A Quiet Place is a film set in a fictional post-apocalyptic world, and as such, it must achieve two things. It must build a realistic, fascinating setting for a viewer to explore, and then it must do something interesting within that world. Success in either of these two facets without the other leads to a squandered opportunity, a potentially great film sliding into the realms of merely ‘thought-provoking’ or ‘exhilarating, but baseless’, the latter perhaps equivalent to what Scorsese has famously dubbed “theme-park” movies.[i] A Quiet Place achieves the former criterion admirably, its silent universe unique and intriguing, complete with attractive imagery that helps draw the viewer in. A farmhouse surrounded by lights, like a Christmas tree that signals the comfort of home, until, inevitably, things go horribly wrong. A trail of salt leading to a beautiful woodland bridge, and beyond to the ruins of civilisation, a vision of paradise that is, inevitably, shattered when things go horribly wrong. And the monsters too are stunningly realised, a foe both mesmerising and terrifying in equal measure, their unique threat coming with an equally unique design that really lends A Quiet Place extra dimensions of fear and watchability; majestically threatening, until, inevitably, things go horribly wrong (mercifully, sealing the fate of the monsters this time instead of the plucky human survivors).
The trouble comes in finding truly interesting things for the characters to do in this brilliant world. Krasinski’s film is entirely based around a family of five characters, living in isolation from any other survivors and trying to find a way to live something resembling a regular family life in this new normal (why does that ring a bell?). This is an intriguing, if slightly limited, take on the post-apocalypse genre and things soon start to spiral into chaos, the second half of the film playing out like a more generic cat-and-mouse horror narrative (with the added bonus, of course, of the extremely tense silence). The small cast, however, are all excellent, Emily Blunt and Krasinski echo real life as a married couple, and special mention must go to Millicent Simmonds, a seriously exciting new young actor with a frighteningly characterful face. These superb acting talents elevate even the most predictable parts of the film above standard horror fare, enhancing the tension further in the way their performances sell it to us.

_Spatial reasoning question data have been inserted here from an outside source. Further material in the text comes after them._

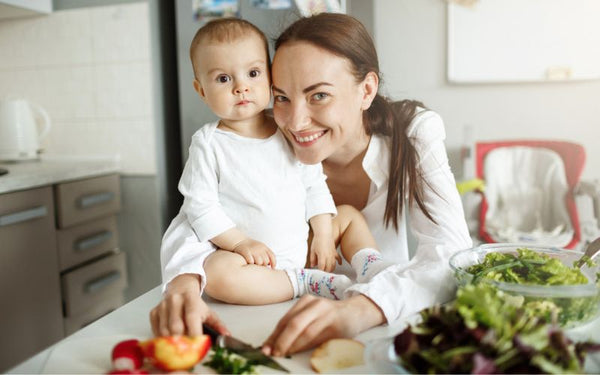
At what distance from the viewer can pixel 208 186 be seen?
82 centimetres

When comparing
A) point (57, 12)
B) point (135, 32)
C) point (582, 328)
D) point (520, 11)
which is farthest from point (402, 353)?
point (520, 11)

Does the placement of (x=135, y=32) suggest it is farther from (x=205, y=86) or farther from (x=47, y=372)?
(x=47, y=372)

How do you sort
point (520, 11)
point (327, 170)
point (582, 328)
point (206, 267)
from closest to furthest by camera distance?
point (582, 328), point (206, 267), point (327, 170), point (520, 11)

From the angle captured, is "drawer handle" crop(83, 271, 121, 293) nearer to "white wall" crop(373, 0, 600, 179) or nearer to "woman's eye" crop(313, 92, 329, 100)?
"woman's eye" crop(313, 92, 329, 100)

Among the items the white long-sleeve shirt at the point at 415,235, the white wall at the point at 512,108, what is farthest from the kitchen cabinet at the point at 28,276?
the white wall at the point at 512,108

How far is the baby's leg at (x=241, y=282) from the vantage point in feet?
2.38

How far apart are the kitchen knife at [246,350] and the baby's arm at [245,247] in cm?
18

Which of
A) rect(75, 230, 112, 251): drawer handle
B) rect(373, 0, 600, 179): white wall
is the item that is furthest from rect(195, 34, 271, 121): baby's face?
rect(373, 0, 600, 179): white wall

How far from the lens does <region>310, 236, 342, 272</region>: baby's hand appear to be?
0.89m

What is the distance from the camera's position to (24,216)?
63.6 inches

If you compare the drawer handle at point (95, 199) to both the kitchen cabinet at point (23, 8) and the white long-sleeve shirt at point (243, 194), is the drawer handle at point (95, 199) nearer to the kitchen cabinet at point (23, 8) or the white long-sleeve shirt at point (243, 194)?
the kitchen cabinet at point (23, 8)

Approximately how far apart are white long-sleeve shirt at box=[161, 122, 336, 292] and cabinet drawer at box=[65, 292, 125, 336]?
1316mm

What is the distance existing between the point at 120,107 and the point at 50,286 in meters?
0.74

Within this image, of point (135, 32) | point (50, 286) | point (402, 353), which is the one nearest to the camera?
point (402, 353)
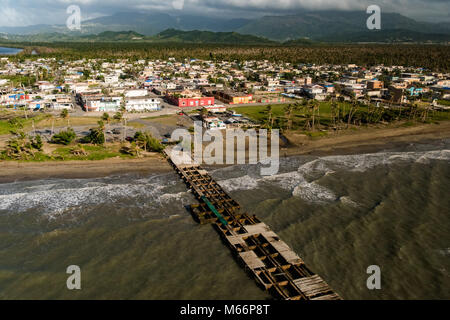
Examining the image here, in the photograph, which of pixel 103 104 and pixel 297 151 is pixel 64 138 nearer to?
pixel 103 104

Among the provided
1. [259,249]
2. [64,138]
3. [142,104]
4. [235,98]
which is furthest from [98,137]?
[235,98]

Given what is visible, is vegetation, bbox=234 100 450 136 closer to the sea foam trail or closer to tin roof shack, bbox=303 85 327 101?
tin roof shack, bbox=303 85 327 101

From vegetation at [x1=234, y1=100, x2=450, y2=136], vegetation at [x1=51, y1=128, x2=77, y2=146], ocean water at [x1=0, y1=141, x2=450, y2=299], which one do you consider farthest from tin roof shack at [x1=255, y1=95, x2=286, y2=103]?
vegetation at [x1=51, y1=128, x2=77, y2=146]

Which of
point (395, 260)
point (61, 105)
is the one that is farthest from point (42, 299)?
point (61, 105)

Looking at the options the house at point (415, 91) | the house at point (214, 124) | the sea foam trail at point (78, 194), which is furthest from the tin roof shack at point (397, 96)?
the sea foam trail at point (78, 194)

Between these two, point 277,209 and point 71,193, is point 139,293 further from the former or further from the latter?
point 71,193

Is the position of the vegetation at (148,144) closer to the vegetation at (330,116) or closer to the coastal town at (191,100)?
the coastal town at (191,100)

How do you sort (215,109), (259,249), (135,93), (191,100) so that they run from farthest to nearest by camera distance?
(135,93) → (191,100) → (215,109) → (259,249)
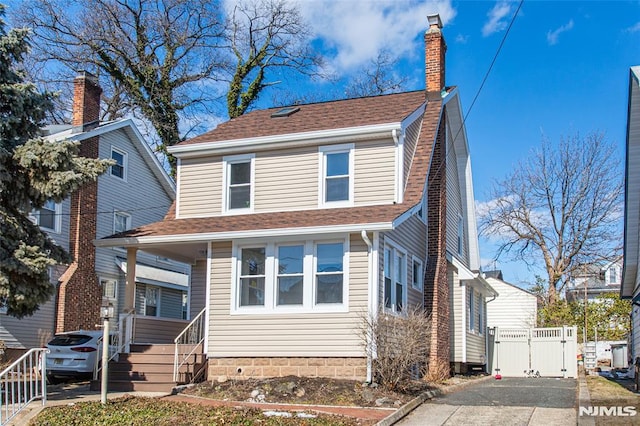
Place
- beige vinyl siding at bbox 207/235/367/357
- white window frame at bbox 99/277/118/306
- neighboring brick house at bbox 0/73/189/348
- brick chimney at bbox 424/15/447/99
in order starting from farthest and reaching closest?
1. white window frame at bbox 99/277/118/306
2. neighboring brick house at bbox 0/73/189/348
3. brick chimney at bbox 424/15/447/99
4. beige vinyl siding at bbox 207/235/367/357

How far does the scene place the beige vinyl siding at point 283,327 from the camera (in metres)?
14.5

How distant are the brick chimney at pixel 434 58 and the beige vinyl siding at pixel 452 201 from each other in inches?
76.2

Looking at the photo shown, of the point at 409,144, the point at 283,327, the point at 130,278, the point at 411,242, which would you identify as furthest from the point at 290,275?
the point at 409,144

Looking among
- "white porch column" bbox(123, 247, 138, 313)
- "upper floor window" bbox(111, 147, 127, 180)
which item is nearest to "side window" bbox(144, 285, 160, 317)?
"upper floor window" bbox(111, 147, 127, 180)

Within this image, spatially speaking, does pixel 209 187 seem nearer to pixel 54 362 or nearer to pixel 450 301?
pixel 54 362

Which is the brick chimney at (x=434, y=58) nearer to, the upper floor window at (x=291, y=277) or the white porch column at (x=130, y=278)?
the upper floor window at (x=291, y=277)

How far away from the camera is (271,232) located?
14.8m

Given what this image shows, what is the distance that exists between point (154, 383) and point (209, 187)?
5.12 metres

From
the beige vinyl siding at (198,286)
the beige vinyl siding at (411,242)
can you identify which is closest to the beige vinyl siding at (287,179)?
the beige vinyl siding at (411,242)

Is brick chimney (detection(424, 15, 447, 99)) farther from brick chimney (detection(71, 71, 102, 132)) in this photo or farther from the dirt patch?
brick chimney (detection(71, 71, 102, 132))

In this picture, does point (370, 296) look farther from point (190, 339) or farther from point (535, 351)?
point (535, 351)

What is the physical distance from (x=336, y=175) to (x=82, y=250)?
37.9 feet

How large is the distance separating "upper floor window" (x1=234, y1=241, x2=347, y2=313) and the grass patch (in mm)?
3777

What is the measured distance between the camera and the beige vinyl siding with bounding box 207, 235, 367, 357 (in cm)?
1448
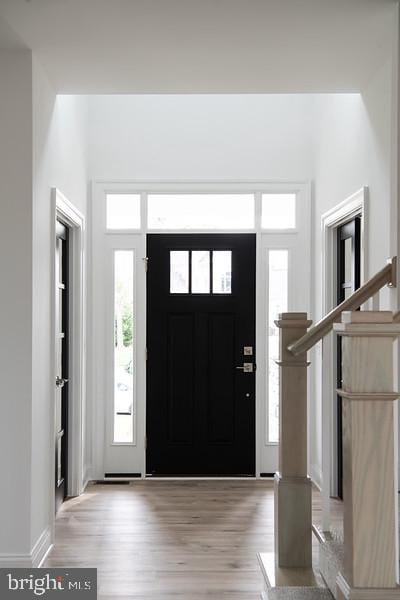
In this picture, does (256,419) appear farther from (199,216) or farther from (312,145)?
(312,145)

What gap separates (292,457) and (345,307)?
0.75 meters

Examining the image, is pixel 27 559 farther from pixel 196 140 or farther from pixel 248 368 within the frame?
pixel 196 140

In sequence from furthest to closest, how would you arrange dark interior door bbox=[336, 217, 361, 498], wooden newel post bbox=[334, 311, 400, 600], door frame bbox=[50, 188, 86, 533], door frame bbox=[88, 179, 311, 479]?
1. door frame bbox=[88, 179, 311, 479]
2. door frame bbox=[50, 188, 86, 533]
3. dark interior door bbox=[336, 217, 361, 498]
4. wooden newel post bbox=[334, 311, 400, 600]

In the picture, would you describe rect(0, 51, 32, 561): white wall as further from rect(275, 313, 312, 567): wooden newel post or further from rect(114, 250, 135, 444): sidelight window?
rect(114, 250, 135, 444): sidelight window

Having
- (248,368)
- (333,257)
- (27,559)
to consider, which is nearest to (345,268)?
(333,257)

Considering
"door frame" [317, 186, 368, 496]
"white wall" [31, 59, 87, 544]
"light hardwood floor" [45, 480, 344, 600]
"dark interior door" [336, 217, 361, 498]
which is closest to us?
"light hardwood floor" [45, 480, 344, 600]

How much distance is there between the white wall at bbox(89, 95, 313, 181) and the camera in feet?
18.1

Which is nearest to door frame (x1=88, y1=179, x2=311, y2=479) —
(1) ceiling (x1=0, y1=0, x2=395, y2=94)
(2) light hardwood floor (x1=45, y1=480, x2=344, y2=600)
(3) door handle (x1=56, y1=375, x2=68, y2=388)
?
(2) light hardwood floor (x1=45, y1=480, x2=344, y2=600)

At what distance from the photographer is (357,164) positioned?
13.5 feet

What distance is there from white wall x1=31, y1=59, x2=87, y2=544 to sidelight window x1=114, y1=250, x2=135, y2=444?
53.6 inches

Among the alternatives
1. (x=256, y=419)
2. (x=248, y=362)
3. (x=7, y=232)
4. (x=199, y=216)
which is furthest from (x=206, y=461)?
(x=7, y=232)

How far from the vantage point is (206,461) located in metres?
5.54

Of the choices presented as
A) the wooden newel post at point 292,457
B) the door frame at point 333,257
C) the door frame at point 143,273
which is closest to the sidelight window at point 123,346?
the door frame at point 143,273

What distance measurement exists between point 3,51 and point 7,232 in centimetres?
92
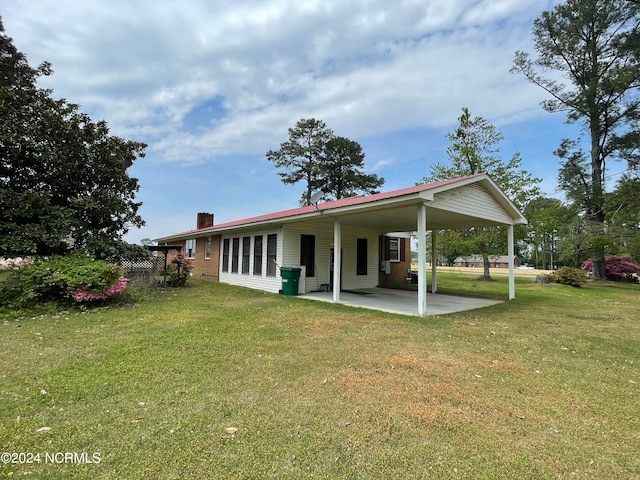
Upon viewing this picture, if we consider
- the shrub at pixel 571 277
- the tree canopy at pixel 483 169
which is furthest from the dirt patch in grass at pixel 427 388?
the tree canopy at pixel 483 169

The problem is, the film never seems to find a fifth gear. Its set up is excellent, but the careful, quiet action becomes a bit samey after a while, the novelty slowly wearing off, and the monsters losing their fear factor somewhat when they are evaded with relative ease. The final moments are reasonably cathartic, as the monsters’ weakness is finally exploited, but it’s difficult to shake the feeling that the final shot isn’t just a shameless ploy to set up a second movie, a sequel whose planned 2020 release has been delayed by certain world events. Let’s just hope that, if A Quiet Place’s creeping dread and powerless protagonists are reminiscent of Alien (Ridley Scott, 1979), with the cocking of her shotgun Emily Blunt is signalling that the sequel will have all the bravado and deeper world-building of Aliens (James Cameron, 1986). And more importantly, let’s hope that by the time A Quiet Place 2 is finally released, we ourselves aren’t living in the post-apocalyptic world of the movie.
At time of writing, A Quiet Place is available to watch on Netflix.
[i] The original Scorsese interview appears here: https://www.empireonline.com/movies/features/irishman-week-martin-scorsese-interview/. Of course, some films fail to meet either of the criteria I have laid out in this paragraph, and those are the ones you really want to avoid.